What is expected → Would you transcribe the records below from the line with "Paseo por Mexico" to the line with "На Рівненщині продовжується", ends included, exactly and with nothing more, leaving the pictures out?

Working data →
————————
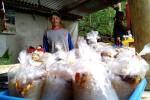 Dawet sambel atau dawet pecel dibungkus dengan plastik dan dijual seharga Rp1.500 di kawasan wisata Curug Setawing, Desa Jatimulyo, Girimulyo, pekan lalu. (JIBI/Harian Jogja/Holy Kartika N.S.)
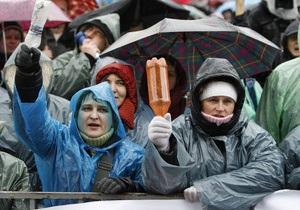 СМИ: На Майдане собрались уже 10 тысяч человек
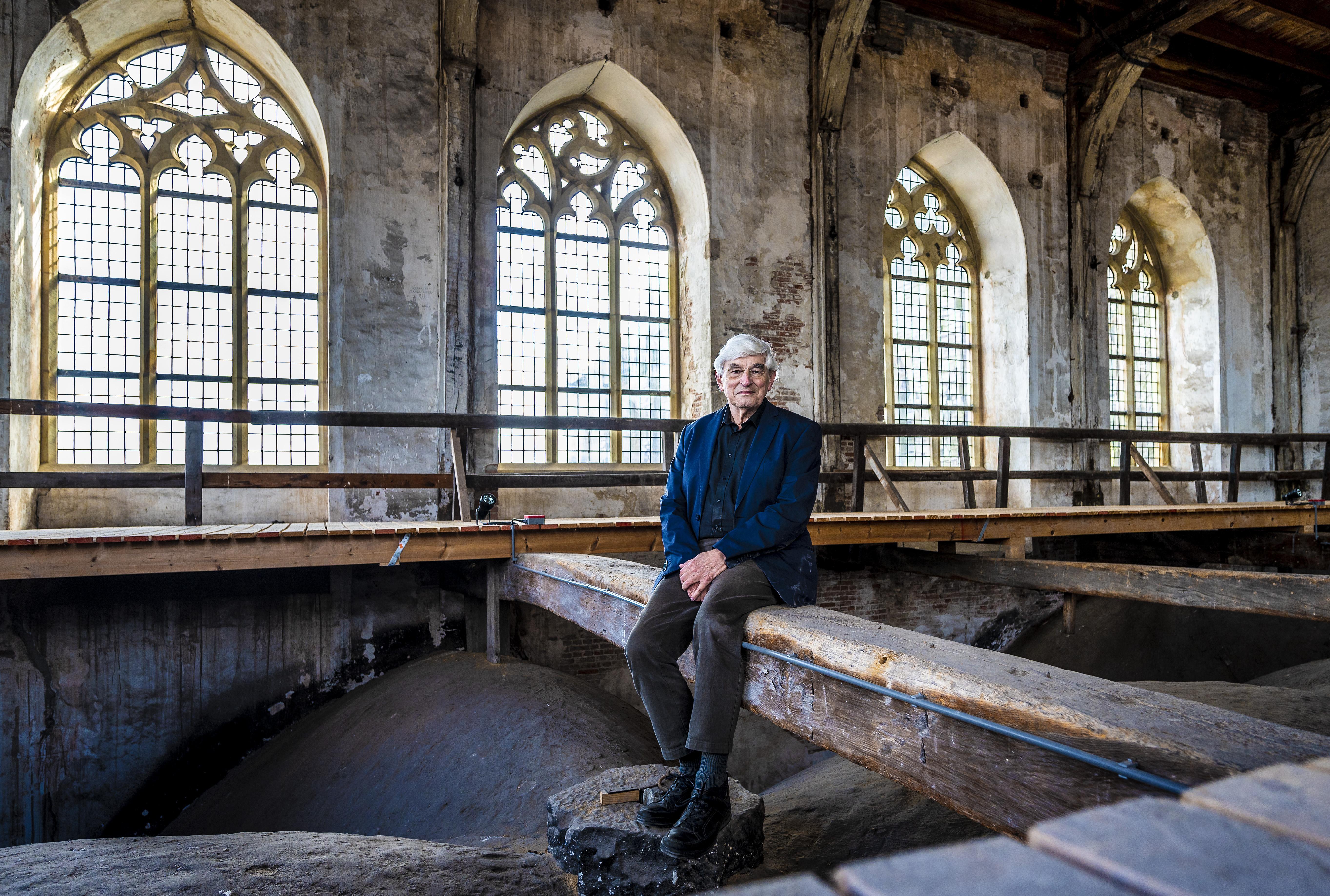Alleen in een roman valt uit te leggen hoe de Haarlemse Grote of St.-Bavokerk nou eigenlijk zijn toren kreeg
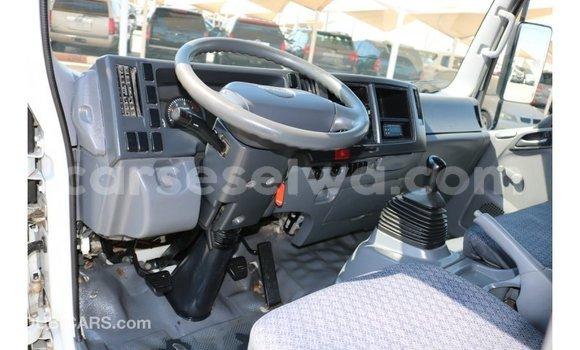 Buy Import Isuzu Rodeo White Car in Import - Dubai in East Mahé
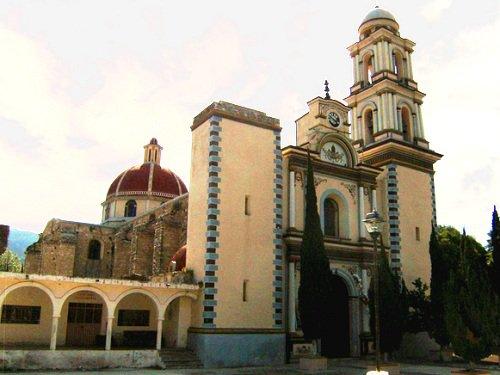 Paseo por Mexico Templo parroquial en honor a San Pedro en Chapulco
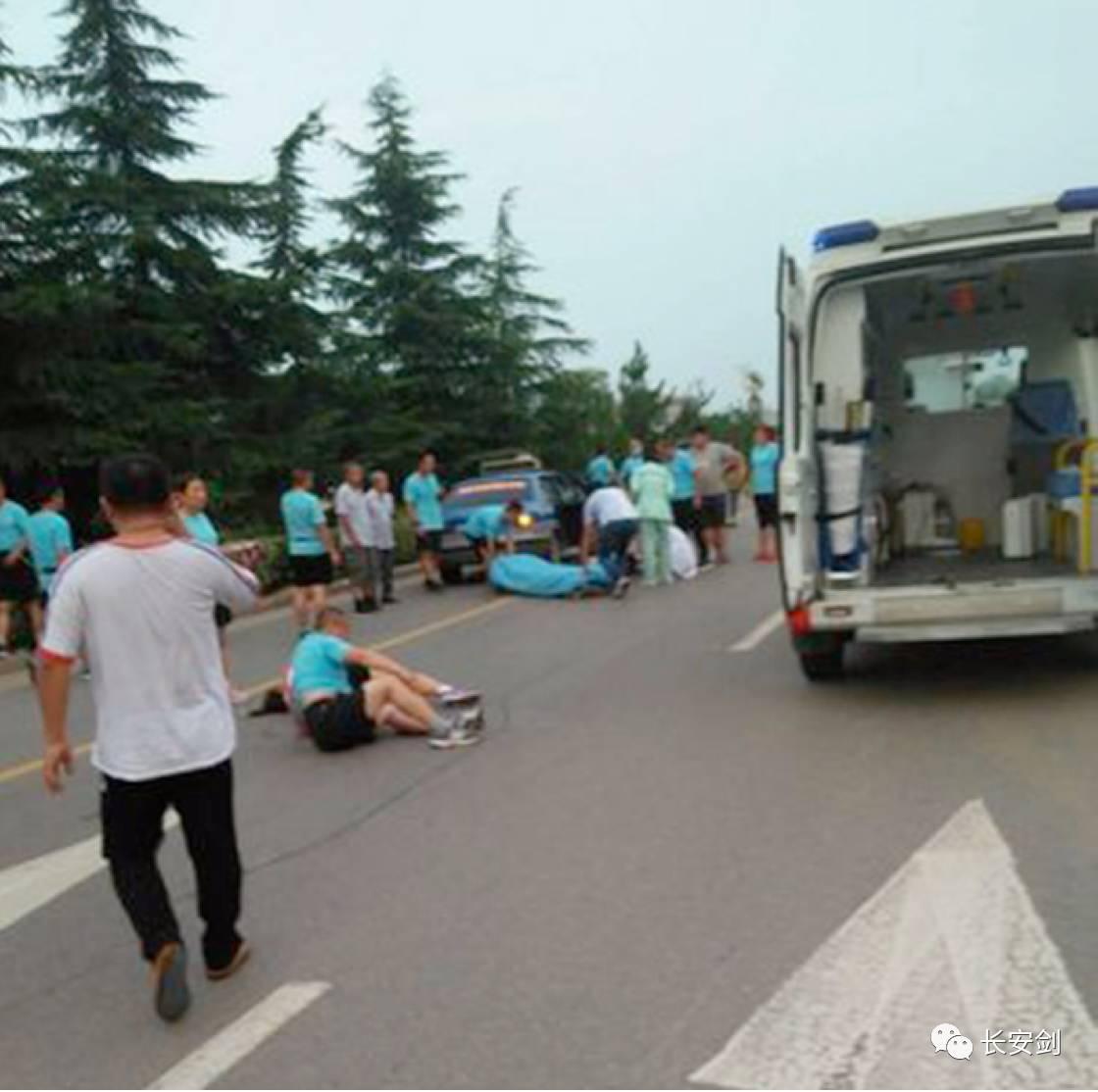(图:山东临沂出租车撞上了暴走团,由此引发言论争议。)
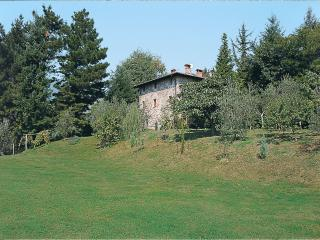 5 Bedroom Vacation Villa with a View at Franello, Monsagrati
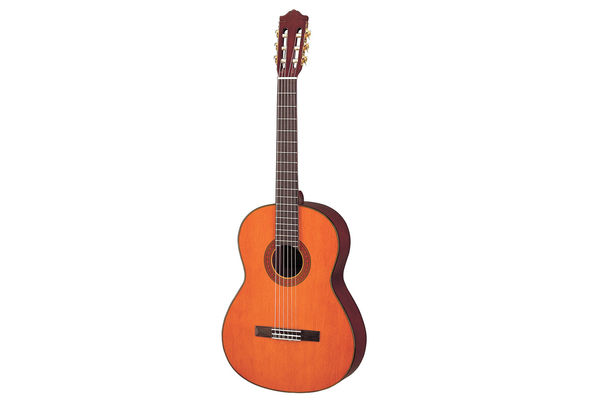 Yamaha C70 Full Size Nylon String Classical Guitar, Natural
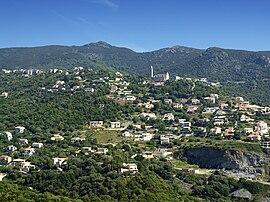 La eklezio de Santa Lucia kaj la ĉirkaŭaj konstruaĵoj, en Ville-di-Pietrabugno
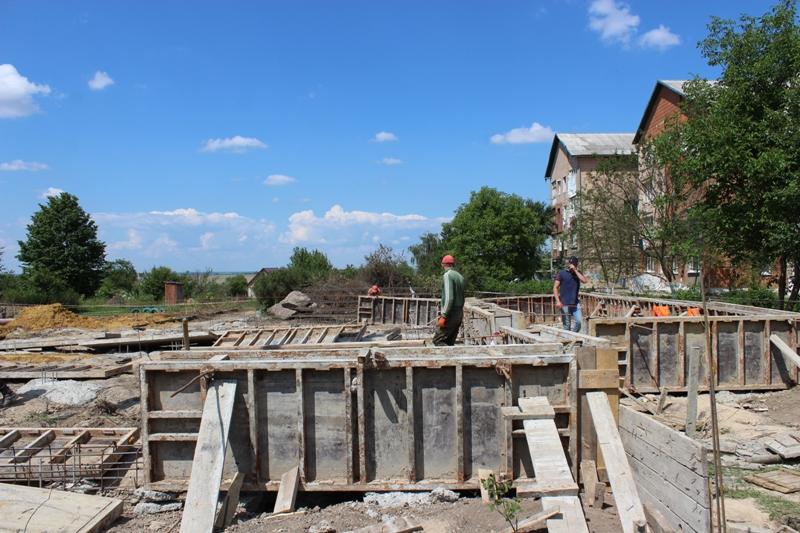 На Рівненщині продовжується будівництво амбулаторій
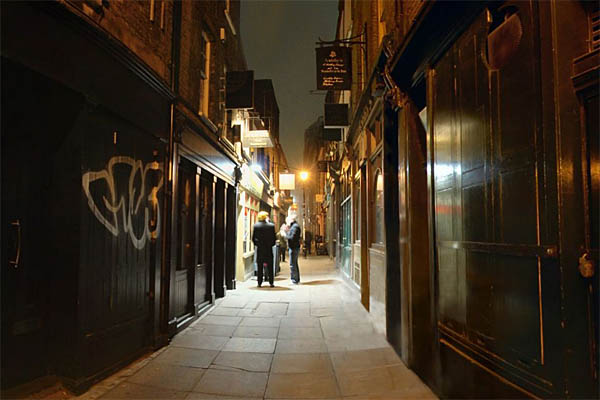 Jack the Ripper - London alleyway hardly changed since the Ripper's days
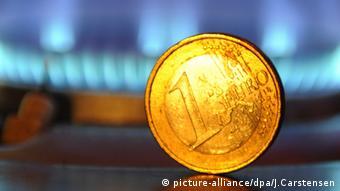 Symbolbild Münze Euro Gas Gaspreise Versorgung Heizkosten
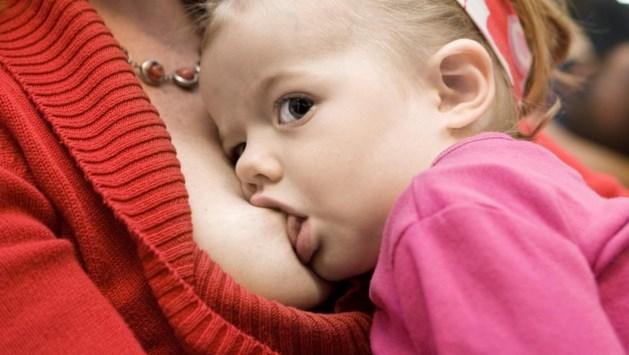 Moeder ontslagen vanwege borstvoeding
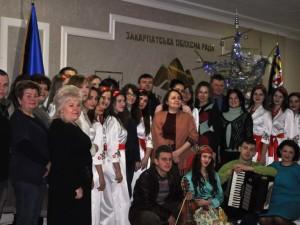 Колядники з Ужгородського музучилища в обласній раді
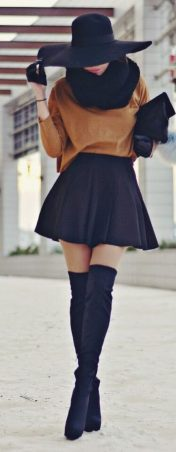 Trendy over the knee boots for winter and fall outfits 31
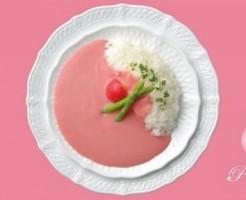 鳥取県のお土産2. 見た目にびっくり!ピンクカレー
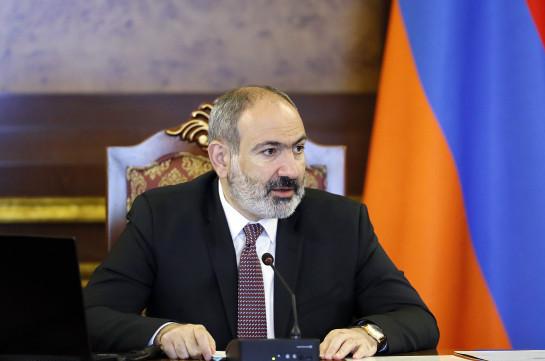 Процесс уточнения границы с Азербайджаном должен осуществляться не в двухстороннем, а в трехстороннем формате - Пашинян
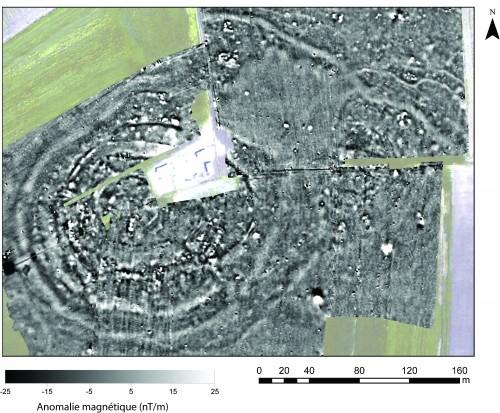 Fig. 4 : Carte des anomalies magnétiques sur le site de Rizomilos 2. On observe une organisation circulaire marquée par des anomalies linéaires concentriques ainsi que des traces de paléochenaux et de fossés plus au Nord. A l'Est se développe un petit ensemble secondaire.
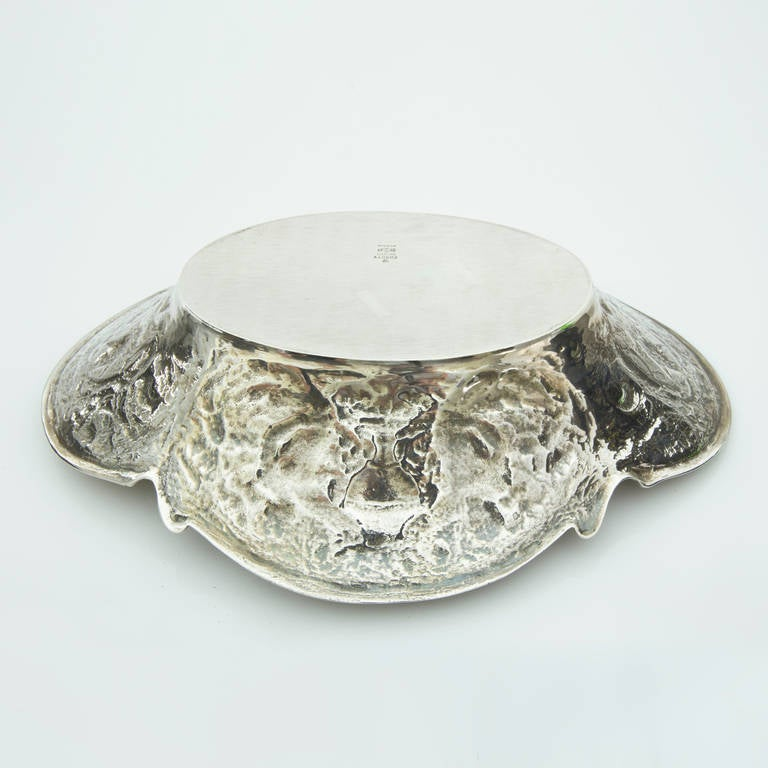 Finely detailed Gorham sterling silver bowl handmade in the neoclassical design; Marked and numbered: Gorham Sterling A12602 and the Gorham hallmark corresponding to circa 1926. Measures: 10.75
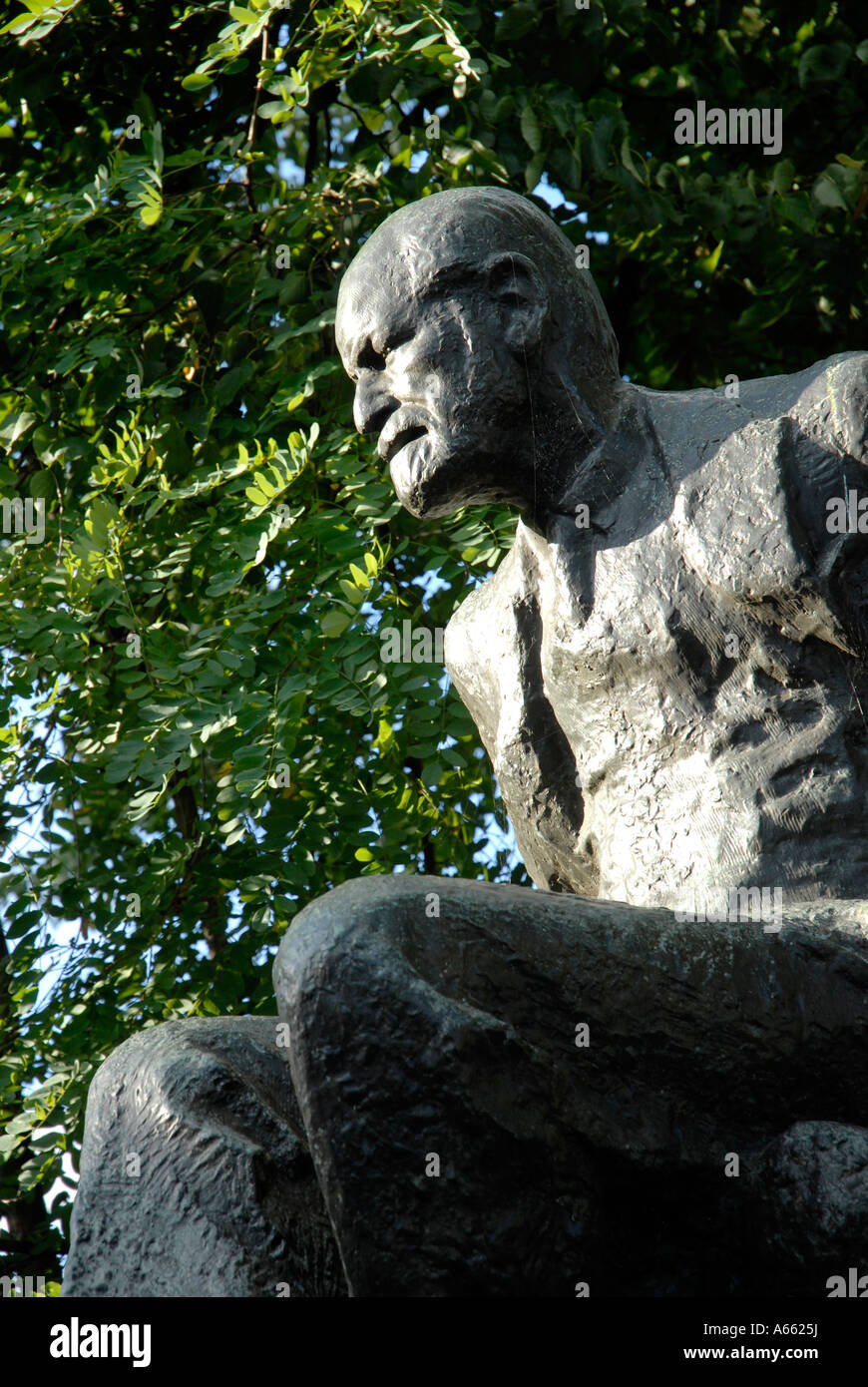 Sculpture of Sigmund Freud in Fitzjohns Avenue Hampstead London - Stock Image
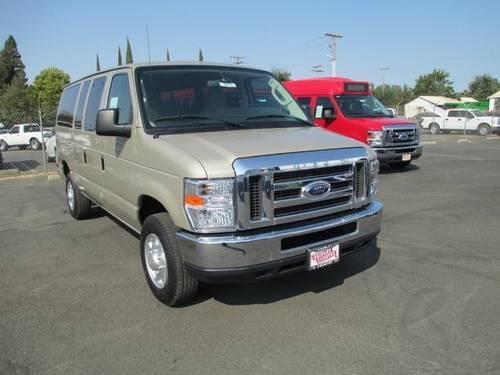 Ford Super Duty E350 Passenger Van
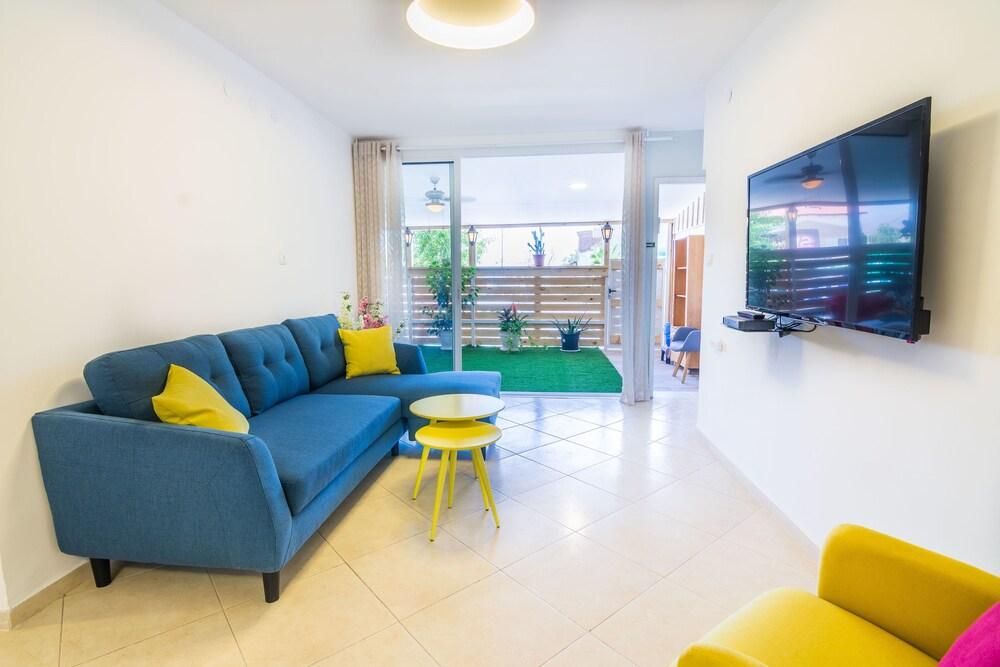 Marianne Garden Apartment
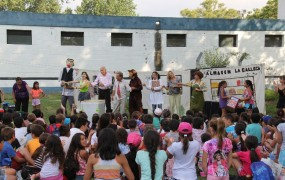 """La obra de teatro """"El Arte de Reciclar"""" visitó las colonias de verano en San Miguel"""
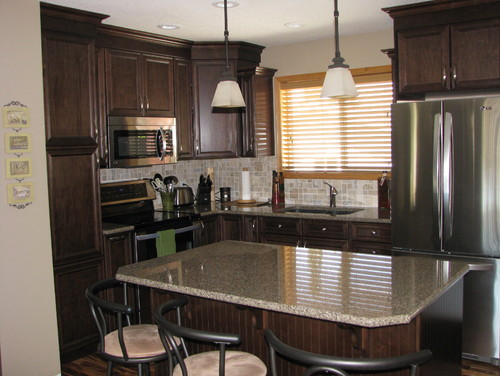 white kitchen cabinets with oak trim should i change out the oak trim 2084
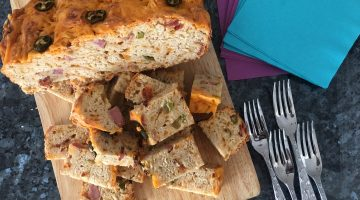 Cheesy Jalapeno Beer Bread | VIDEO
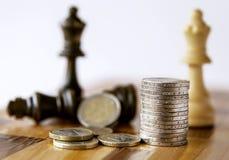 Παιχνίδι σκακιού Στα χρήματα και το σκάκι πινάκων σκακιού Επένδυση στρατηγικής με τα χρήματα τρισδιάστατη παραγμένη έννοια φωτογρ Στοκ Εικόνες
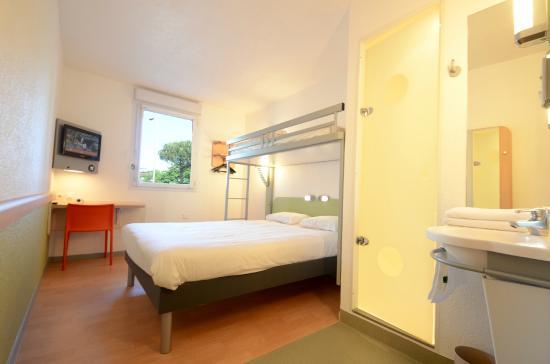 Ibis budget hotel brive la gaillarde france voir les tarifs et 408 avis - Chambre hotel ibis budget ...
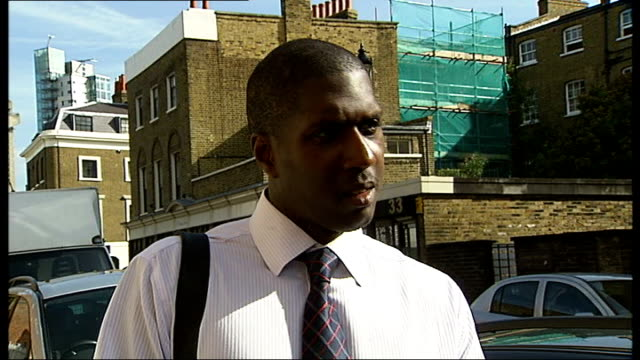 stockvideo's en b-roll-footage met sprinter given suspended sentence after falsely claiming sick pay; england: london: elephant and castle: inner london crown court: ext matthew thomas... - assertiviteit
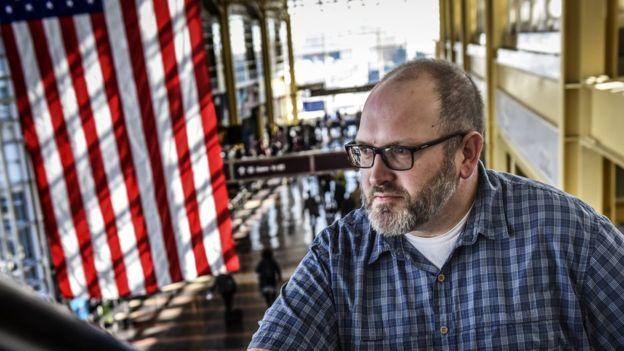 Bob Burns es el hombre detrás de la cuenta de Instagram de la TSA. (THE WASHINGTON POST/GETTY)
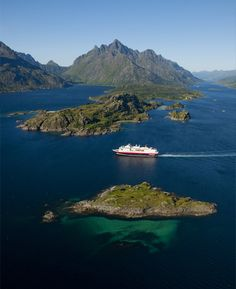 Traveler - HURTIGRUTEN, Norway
————————
Solution →
 Paseo por Mexico Templo parroquial en honor a San Pedro en Chapulco
(图:山东临沂出租车撞上了暴走团,由此引发言论争议。)
 5 Bedroom Vacation Villa with a View at Franello, Monsagrati
 Yamaha C70 Full Size Nylon String Classical Guitar, Natural
 La eklezio de Santa Lucia kaj la ĉirkaŭaj konstruaĵoj, en Ville-di-Pietrabugno
 На Рівненщині продовжується будівництво амбулаторій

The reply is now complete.